In the items below, state how many lines contain the word "left". Reply with the number only.

Records from a spatial question set:
↓
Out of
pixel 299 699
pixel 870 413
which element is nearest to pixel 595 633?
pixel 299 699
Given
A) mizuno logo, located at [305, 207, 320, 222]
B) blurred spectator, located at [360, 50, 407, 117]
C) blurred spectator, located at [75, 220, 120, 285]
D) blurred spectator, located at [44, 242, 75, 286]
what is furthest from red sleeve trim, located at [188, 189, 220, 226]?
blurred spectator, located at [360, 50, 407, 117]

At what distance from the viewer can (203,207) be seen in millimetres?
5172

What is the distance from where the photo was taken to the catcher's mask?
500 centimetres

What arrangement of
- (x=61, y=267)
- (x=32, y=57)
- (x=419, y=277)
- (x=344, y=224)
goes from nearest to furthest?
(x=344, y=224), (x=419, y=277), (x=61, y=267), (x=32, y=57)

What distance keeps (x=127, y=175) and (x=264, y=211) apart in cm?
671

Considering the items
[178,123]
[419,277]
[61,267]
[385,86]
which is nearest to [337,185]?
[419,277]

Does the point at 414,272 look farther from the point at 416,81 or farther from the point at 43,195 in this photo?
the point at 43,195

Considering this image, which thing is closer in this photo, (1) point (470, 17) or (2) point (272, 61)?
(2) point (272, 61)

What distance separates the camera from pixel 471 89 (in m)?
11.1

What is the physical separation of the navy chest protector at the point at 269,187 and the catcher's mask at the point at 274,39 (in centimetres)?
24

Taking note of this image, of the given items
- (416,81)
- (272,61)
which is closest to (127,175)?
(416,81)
↑
↓
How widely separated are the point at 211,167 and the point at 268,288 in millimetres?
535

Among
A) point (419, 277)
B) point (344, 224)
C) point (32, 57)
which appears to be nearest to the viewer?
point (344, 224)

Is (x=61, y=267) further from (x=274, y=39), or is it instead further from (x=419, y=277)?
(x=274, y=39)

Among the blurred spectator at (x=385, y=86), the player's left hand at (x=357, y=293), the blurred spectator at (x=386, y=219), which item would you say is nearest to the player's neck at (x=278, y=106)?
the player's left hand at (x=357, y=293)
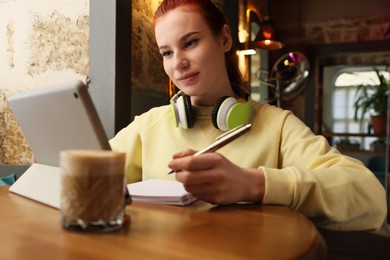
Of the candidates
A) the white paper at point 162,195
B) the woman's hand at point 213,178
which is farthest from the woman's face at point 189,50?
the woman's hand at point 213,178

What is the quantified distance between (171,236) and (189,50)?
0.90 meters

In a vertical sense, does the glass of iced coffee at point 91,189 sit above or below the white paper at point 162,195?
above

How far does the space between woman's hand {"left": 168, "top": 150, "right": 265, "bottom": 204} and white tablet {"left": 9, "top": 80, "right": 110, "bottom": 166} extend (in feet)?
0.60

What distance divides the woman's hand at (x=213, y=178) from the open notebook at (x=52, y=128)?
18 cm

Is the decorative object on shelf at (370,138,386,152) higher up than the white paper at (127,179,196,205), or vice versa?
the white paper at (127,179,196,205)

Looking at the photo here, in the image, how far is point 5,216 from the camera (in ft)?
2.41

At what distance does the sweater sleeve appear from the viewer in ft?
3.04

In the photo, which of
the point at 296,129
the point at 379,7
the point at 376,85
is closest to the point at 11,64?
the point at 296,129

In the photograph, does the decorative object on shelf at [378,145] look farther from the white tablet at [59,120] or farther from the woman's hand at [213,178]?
↑
Solution to this exercise — 3